Chapter 7 Final Review


1. What are the three encoding levels?
2. What are three ways to enrich encoding?
3. Information processing theory suggests that we divide out memory in 3 different stores. What are
they?
4. Draw the Atkinson and Shiffrin model of memory storage.
5. In our short term memory, what is thought to be the most items we can store?
6. In our short term memory, how long can we store something without rehearsal?
7. Describe the idea of looking at short term memory as working memory.
8. What is the tip-of-the-tongue phenomenon?
9. Compare context-dependent and state-dependent memory.
10. What are retrieval cues?
11. Describe Bartlett’s (1932) study regarding reconstructive memory. What does the study suggest?
12. What is a schema?
13. Describe Loftus and Palmer’s (1974) study regarding reconstructive memory. What does this
study suggest? Identify the independent and dependent variable.
14. Why shouldn’t we use leading questions?
15. What is confabulation?
16. What is Ebbinghaus’s Forgetting Curve? What does it tell us?
17. What are three ways/tasks researchers use to study retention of memory?
18. What are three hypotheses for why we forget things?
19. Compare retroactive interference and proactive interference.
20. What is the repressed memory controversy?

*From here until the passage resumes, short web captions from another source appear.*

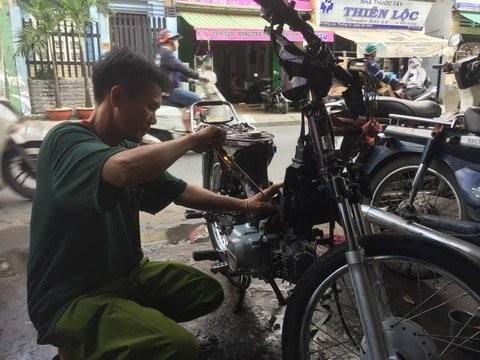 Xuc dong thanh nien giup hoc sinh ngheo co xe dap den truong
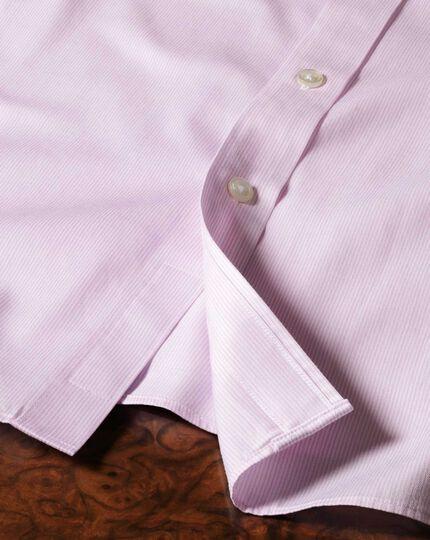 Bügelfreies Slim Fit Hemd mit Haifischkragen in Rosa mit Mouliné-Streifen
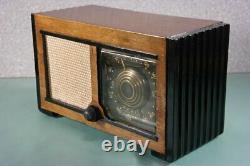 Old Zenith Black Dial Wood Tube Radio Nice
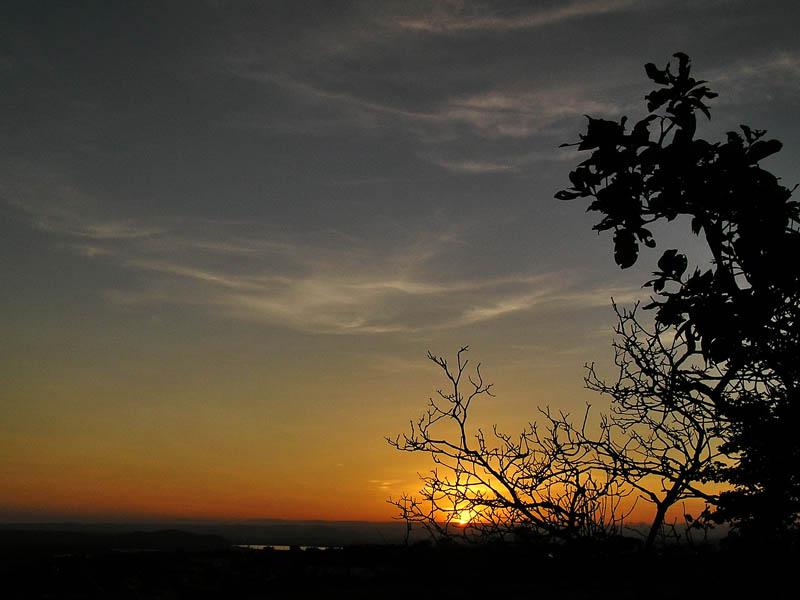 Sunrise / Amanecer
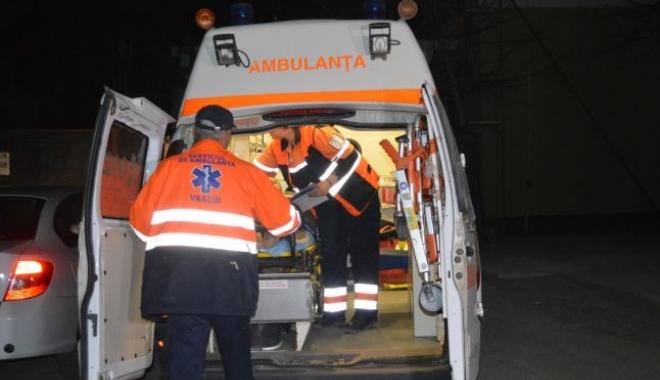 Foto: Bărbat căzut de la etajul IV, pe casa scării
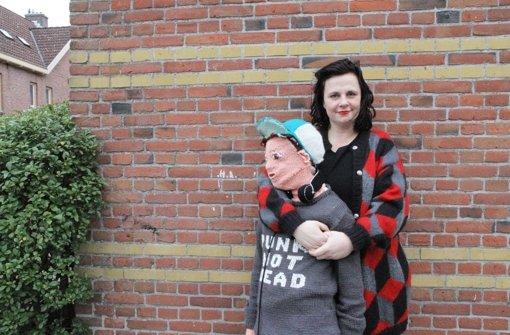Marieke Voorsluijs mit ihrem selbstgestrickten Sohn. Foto: dpa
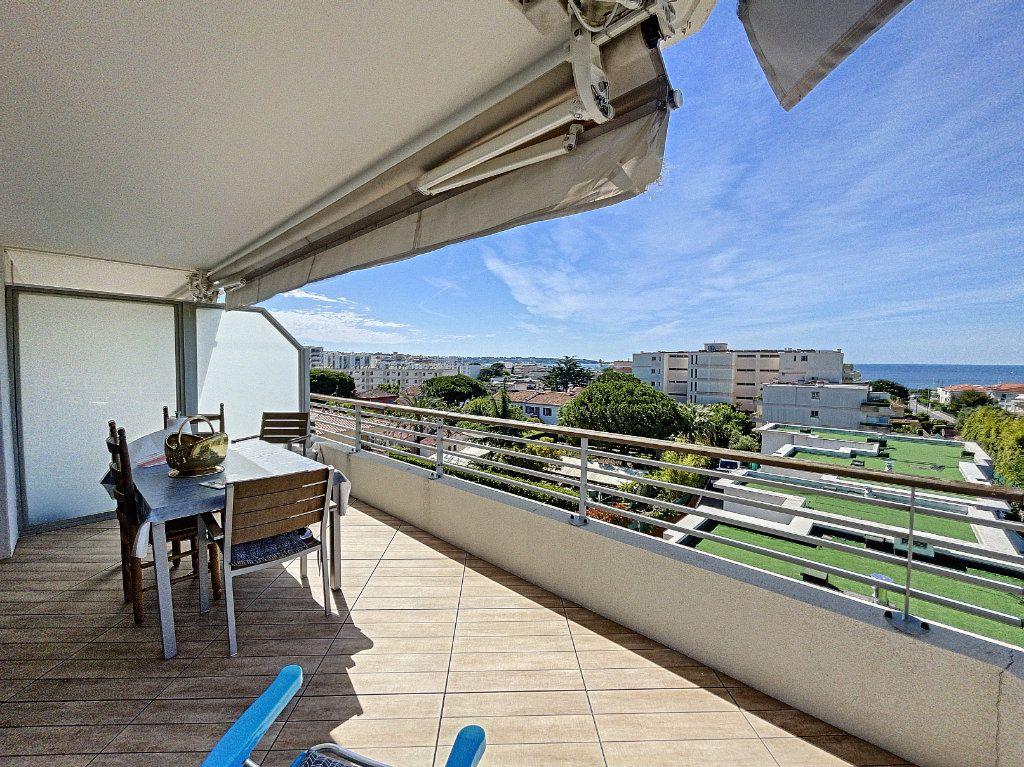 Appartement à vendre 3 63.27m2 à Antibes vignette-10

21. List the seven sins of memory. Describe each in seven words or less.
22. Regarding biochemistry, neural circuitry, and anatomy, describe the physiology of memory.
23. What is retrograde amnesia? What is anterograde amnesia?
24. Compare and contrast explicit and implicit memory.
25. What are procedural memories? What are declarative memories? What are the two categories
found under declarative memories? Draw a flow chart depicting procedural and declarative memory.
26. What are some ways to improve memory?